= REQUIRED ACTIONS =
[A] Answer these questions about the SymPy notebook on temperature:
(i) What quantity is set to zero to find the final temperature of a mixture?
(ii) Which SymPy function produces the general solution of the cooling differential equation?
(iii) At what value of t is the general solution evaluated before the initial condition is applied?
[B] Pick up the SymPy notebook on temperature at the point where it stops, and continue it.

--- start of GIVEN TEXT ---

Modeling and Simulation in Python

SymPy code for Chapter 16

We can figure out the final temperature of a mixture by setting the total heat flow to zero and then solving for $T$.



In [1]:

    
from sympy import *

init_printing()



In [2]:

    
C1, C2, T1, T2, T = symbols('C1 C2 T1 T2 T')

eq = Eq(C1 * (T - T1) + C2 * (T - T2), 0)
eq









    Out[2]:





$\displaystyle C_{1} \left(T - T_{1}\right) + C_{2} \left(T - T_{2}\right) = 0$



In [3]:

    
solve(eq, T)









    Out[3]:





$\displaystyle \left[ \frac{C_{1} T_{1} + C_{2} T_{2}}{C_{1} + C_{2}}\right]$

We can use SymPy to solve the cooling differential equation.



In [4]:

    
T_init, T_env, r, t = symbols('T_init T_env r t')
T = Function('T')

eqn = Eq(diff(T(t), t), -r * (T(t) - T_env))
eqn









    Out[4]:





$\displaystyle \frac{d}{d t} T{\left(t \right)} = - r \left(- T_{env} + T{\left(t \right)}\right)$

Here's the general solution:



In [5]:

    
solution_eq = dsolve(eqn)
solution_eq









    Out[5]:





$\displaystyle T{\left(t \right)} = C_{1} e^{- r t} + T_{env}$



In [6]:

    
general = solution_eq.rhs
general









    Out[6]:





$\displaystyle C_{1} e^{- r t} + T_{env}$

We can use the initial condition to solve for $C_1$. First we evaluate the general solution at $t=0$



In [7]:

    
at0 = general.subs(t, 0)
at0









    Out[7]:





$\displaystyle C_{1} + T_{env}$

Now we set $T(0) = T_{init}$ and solve for $C_1$



In [8]:

    
solutions = solve(Eq(at0, T_init), C1)

--- end of GIVEN TEXT ---
--- start of RECORD EXTRACTS ---

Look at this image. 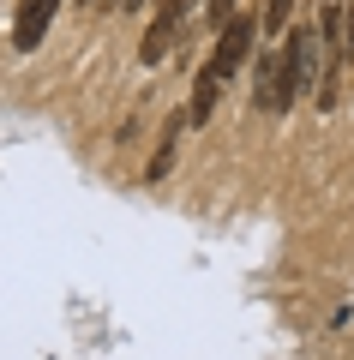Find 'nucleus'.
<instances>
[{
  "label": "nucleus",
  "instance_id": "obj_10",
  "mask_svg": "<svg viewBox=\"0 0 354 360\" xmlns=\"http://www.w3.org/2000/svg\"><path fill=\"white\" fill-rule=\"evenodd\" d=\"M342 60H354V0L342 6Z\"/></svg>",
  "mask_w": 354,
  "mask_h": 360
},
{
  "label": "nucleus",
  "instance_id": "obj_1",
  "mask_svg": "<svg viewBox=\"0 0 354 360\" xmlns=\"http://www.w3.org/2000/svg\"><path fill=\"white\" fill-rule=\"evenodd\" d=\"M258 30H265V25H258V13H234V18H228L222 30H216L222 42H216V54H210V60L222 66L228 78H234V72H241V66H246V60L258 54Z\"/></svg>",
  "mask_w": 354,
  "mask_h": 360
},
{
  "label": "nucleus",
  "instance_id": "obj_5",
  "mask_svg": "<svg viewBox=\"0 0 354 360\" xmlns=\"http://www.w3.org/2000/svg\"><path fill=\"white\" fill-rule=\"evenodd\" d=\"M222 84H228V72H222L216 60H204L198 78H192V103H187V120H192V127H204V120L216 115V96H222Z\"/></svg>",
  "mask_w": 354,
  "mask_h": 360
},
{
  "label": "nucleus",
  "instance_id": "obj_9",
  "mask_svg": "<svg viewBox=\"0 0 354 360\" xmlns=\"http://www.w3.org/2000/svg\"><path fill=\"white\" fill-rule=\"evenodd\" d=\"M168 162H175V127H168V139H163V150L151 156V180H163V174H168Z\"/></svg>",
  "mask_w": 354,
  "mask_h": 360
},
{
  "label": "nucleus",
  "instance_id": "obj_4",
  "mask_svg": "<svg viewBox=\"0 0 354 360\" xmlns=\"http://www.w3.org/2000/svg\"><path fill=\"white\" fill-rule=\"evenodd\" d=\"M54 13H61V0H25V6H18V25H13V49H25V54H30L42 37H49Z\"/></svg>",
  "mask_w": 354,
  "mask_h": 360
},
{
  "label": "nucleus",
  "instance_id": "obj_13",
  "mask_svg": "<svg viewBox=\"0 0 354 360\" xmlns=\"http://www.w3.org/2000/svg\"><path fill=\"white\" fill-rule=\"evenodd\" d=\"M120 6H127V13H132V6H144V0H120Z\"/></svg>",
  "mask_w": 354,
  "mask_h": 360
},
{
  "label": "nucleus",
  "instance_id": "obj_3",
  "mask_svg": "<svg viewBox=\"0 0 354 360\" xmlns=\"http://www.w3.org/2000/svg\"><path fill=\"white\" fill-rule=\"evenodd\" d=\"M253 103L270 115H289V84H282V49H258L253 54Z\"/></svg>",
  "mask_w": 354,
  "mask_h": 360
},
{
  "label": "nucleus",
  "instance_id": "obj_7",
  "mask_svg": "<svg viewBox=\"0 0 354 360\" xmlns=\"http://www.w3.org/2000/svg\"><path fill=\"white\" fill-rule=\"evenodd\" d=\"M289 13H294V0H265V13H258V25H265L270 37H282V30H289Z\"/></svg>",
  "mask_w": 354,
  "mask_h": 360
},
{
  "label": "nucleus",
  "instance_id": "obj_6",
  "mask_svg": "<svg viewBox=\"0 0 354 360\" xmlns=\"http://www.w3.org/2000/svg\"><path fill=\"white\" fill-rule=\"evenodd\" d=\"M175 42H180V18H175V13H163L151 30H144V42H139V60H144V66H163Z\"/></svg>",
  "mask_w": 354,
  "mask_h": 360
},
{
  "label": "nucleus",
  "instance_id": "obj_2",
  "mask_svg": "<svg viewBox=\"0 0 354 360\" xmlns=\"http://www.w3.org/2000/svg\"><path fill=\"white\" fill-rule=\"evenodd\" d=\"M312 42H318V25H294L282 37V84H289V103L312 84Z\"/></svg>",
  "mask_w": 354,
  "mask_h": 360
},
{
  "label": "nucleus",
  "instance_id": "obj_8",
  "mask_svg": "<svg viewBox=\"0 0 354 360\" xmlns=\"http://www.w3.org/2000/svg\"><path fill=\"white\" fill-rule=\"evenodd\" d=\"M318 30H324V49H330V54H342V6H324Z\"/></svg>",
  "mask_w": 354,
  "mask_h": 360
},
{
  "label": "nucleus",
  "instance_id": "obj_11",
  "mask_svg": "<svg viewBox=\"0 0 354 360\" xmlns=\"http://www.w3.org/2000/svg\"><path fill=\"white\" fill-rule=\"evenodd\" d=\"M228 18H234V0H210V25H216V30H222V25H228Z\"/></svg>",
  "mask_w": 354,
  "mask_h": 360
},
{
  "label": "nucleus",
  "instance_id": "obj_12",
  "mask_svg": "<svg viewBox=\"0 0 354 360\" xmlns=\"http://www.w3.org/2000/svg\"><path fill=\"white\" fill-rule=\"evenodd\" d=\"M192 6H198V0H163V13H175V18H187Z\"/></svg>",
  "mask_w": 354,
  "mask_h": 360
}]
</instances>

--- end of RECORD EXTRACTS ---

= RESPONSES FOR EACH TASK =
[A]
(i) The total heat flow.
(ii) dsolve.
(iii) t=0.

[B]
value_of_C1 = solutions[0]
value_of_C1









    Out[8]:





$\displaystyle - T_{env} + T_{init}$

Then we plug the result into the general solution to get the particular solution:



In [9]:

    
particular = general.subs(C1, value_of_C1)
particular









    Out[9]:





$\displaystyle T_{env} + \left(- T_{env} + T_{init}\right) e^{- r t}$

We use a similar process to estimate $r$ based on the observation $T(t_{end}) = T_{end}$



In [10]:

    
t_end, T_end = symbols('t_end T_end')

Here's the particular solution evaluated at $t_{end}$



In [11]:

    
at_end = particular.subs(t, t_end)
at_end









    Out[11]:





$\displaystyle T_{env} + \left(- T_{env} + T_{init}\right) e^{- r t_{end}}$

Now we set $T(t_{end}) = T_{end}$ and solve for $r$



In [12]:

    
solutions = solve(Eq(at_end, T_end), r)
value_of_r = solutions[0]
value_of_r









    Out[12]:





$\displaystyle \frac{\log{\left(\frac{- T_{env} + T_{init}}{T_{end} - T_{env}} \right)}}{t_{end}}$

We can use evalf to plug in numbers for the symbols. The result is a SymPy float, which we have to convert to a Python float.



In [13]:

    
subs = dict(t_end=30, T_end=70, T_init=90, T_env=22)
r_coffee2 = value_of_r.evalf(subs=subs)
type(r_coffee2)









    Out[13]:





sympy.core.numbers.Float



In [14]:

    
r_coffee2 = float(r_coffee2)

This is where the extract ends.